# Aim of the exercise
All of the entries need to be printed again exactly; pictures are the only thing to omit.

═════ Exercise data ═════

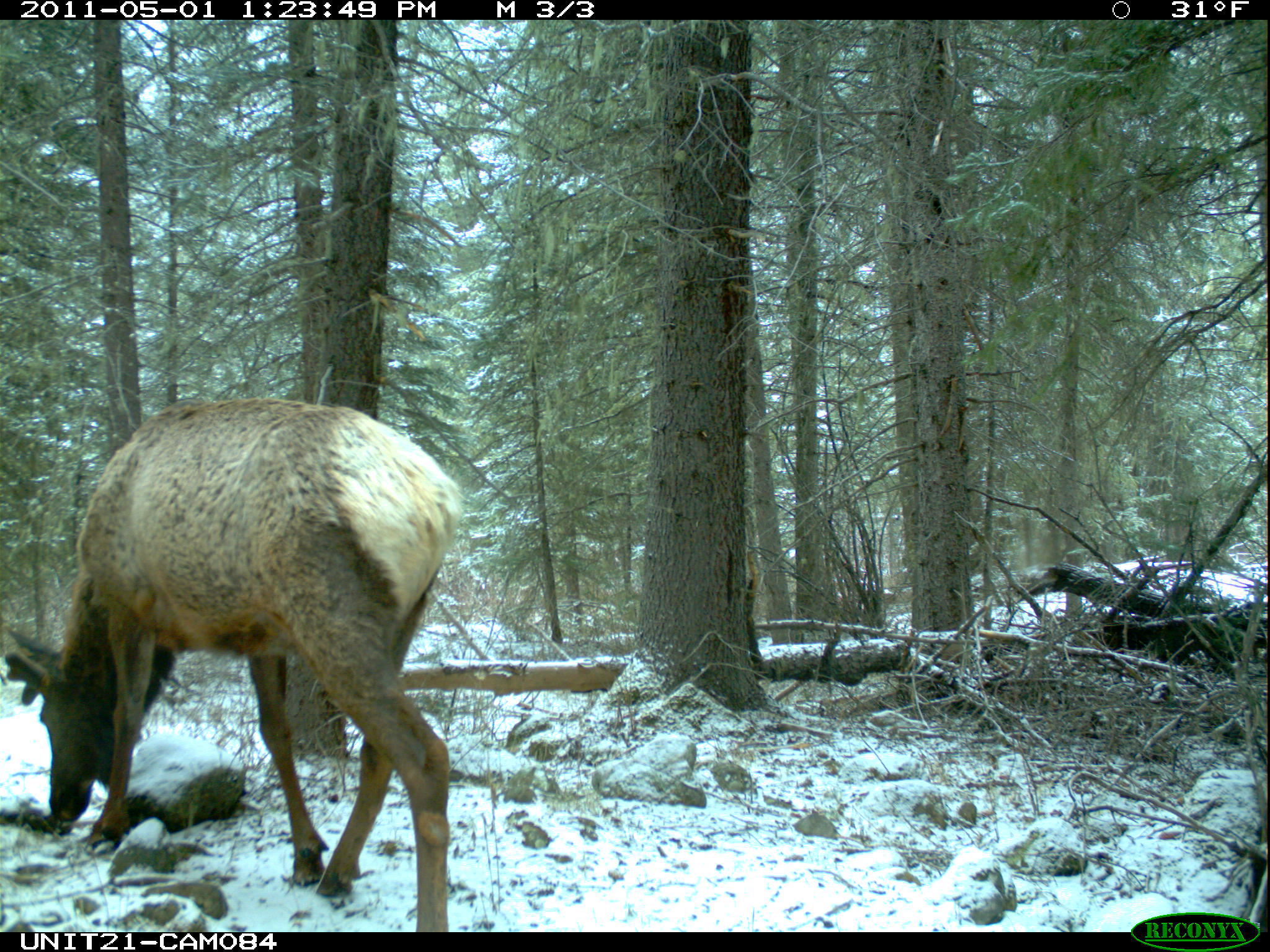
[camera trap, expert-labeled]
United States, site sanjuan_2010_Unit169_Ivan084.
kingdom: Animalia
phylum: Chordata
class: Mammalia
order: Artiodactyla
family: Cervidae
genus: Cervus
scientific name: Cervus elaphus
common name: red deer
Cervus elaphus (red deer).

═════

# Final answer
[camera trap, expert-labeled]
United States, site sanjuan_2010_Unit169_Ivan084.
kingdom: Animalia
phylum: Chordata
class: Mammalia
order: Artiodactyla
family: Cervidae
genus: Cervus
scientific name: Cervus elaphus
common name: red deer
Cervus elaphus (red deer).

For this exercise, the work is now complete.